Model performance in data sets that differ from the training set. a The number of true-positive and false-positive SVs from different SV calling and filtering methods considering the same sample (HG002), sequenced using two libraries with different coverages, read lengths, and insert sizes. b, c The percent increase in true-positive SVs that Samplot-ML recovers versus duphold (b) and SV2 (c) for SVs in simulated mixtures of samples (CHM13 and CHM1 cell lines) at different rates

Samplot-ML is intended for the evaluation of germline deletion calls, but may also be useful in some somatic variant call sets. Calling SVs in tumor samples can be a challenge when subclones and normal tissue contamination produce variants with a wide range of allele balances (the ratio of reads from the variant allele to the total number of reads). The result is fewer discordant alignments and a less distinct change in coverage, which has a direct effect on the Samplot images (Additional file 1: Figure S12). To test how well our model performs in these instances, we mixed sequences from two homozygous diploid cell lines (CHM1 and CHM13) at different rates (Fig. 5b) then reclassified SVs from a truth set [8] using duphold, SV2, and Samplot-ML. Paragraph was omitted from this experiment due to unresolved runtime errors. For each combination, we compared how many true-positive SVs each method recovered from the minor allele. While the recovery rates between the Samplot-ML and duphold were similar, ranging from over 70% when the samples were equally mixed (0.5 allele balance) to less than 40% when the SV minor allele was at 0.1 (Additional file 3: Table S2), Samplot-ML provided an improvement over duphold especially as the minor allele became more rare, peaking at a 12.9% improvement when CHM1 was the minor allele at 20%. SV2’s low sensitivity resulted in poor performance as the minor allele balance decreased. Low-frequency SVs are clearly difficult to detect and filter, and in many cases such as mis-identified intrachromosomal translocations called as deletions may prove overly complex for automated SV evaluation tools, but Samplot-ML’s classifier is robust to evidence depth fluctuations, further proof of the generality of the model.

Discussion

Samplot provides a fast and easy-to-use command-line and web interface to visualize sequence data for most structural variant classes. Pre-screening large SV call sets with Samplot allows researchers and clinicians to remove SVs that are likely to be false positives and focus orthogonal molecular validation assays on smaller groups of variants with far more true positives. Rapid review could improve SV detection sensitivity in, for example, low coverage sequencing experiments and genomic regions that are thought to be enriched for false positives and excluded in most SV analysis. In addition, as genome sequencing technology advances often drive genomic discoveries, Samplot can easily support new sequence types in the future.

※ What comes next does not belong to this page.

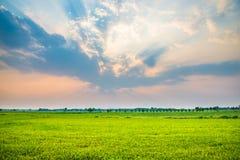 Erba verde del giacimento del riso Fotografie Stock Libere da Diritti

We have also trained a convolutional neural network to assist in SV curation. Key to the performance of our model was identifying and training on realistic negative examples (false-positive SV calls). In genome feature detection broadly, and SV detection specifically, negatives far outnumber positives. To achieve maximum classification performance, collecting negative training examples must be given as much consideration as any other aspect of the machine learning architecture. Just as it is highly unlikely that any genomic detection algorithm would return a random genomic region as a putative event, we cannot expect that randomly sampled areas of the genome that do not overlap true positives will be good negative examples. Special care must be taken to sample from regions enriched with edge cases that pass detection filters but do not contain true positives. By incorporating putative false-positive areas of the genome, we were able to improve the performance of Samplot-ML immensely because these regions strongly resembled the types of false positives that were being made by SV callers.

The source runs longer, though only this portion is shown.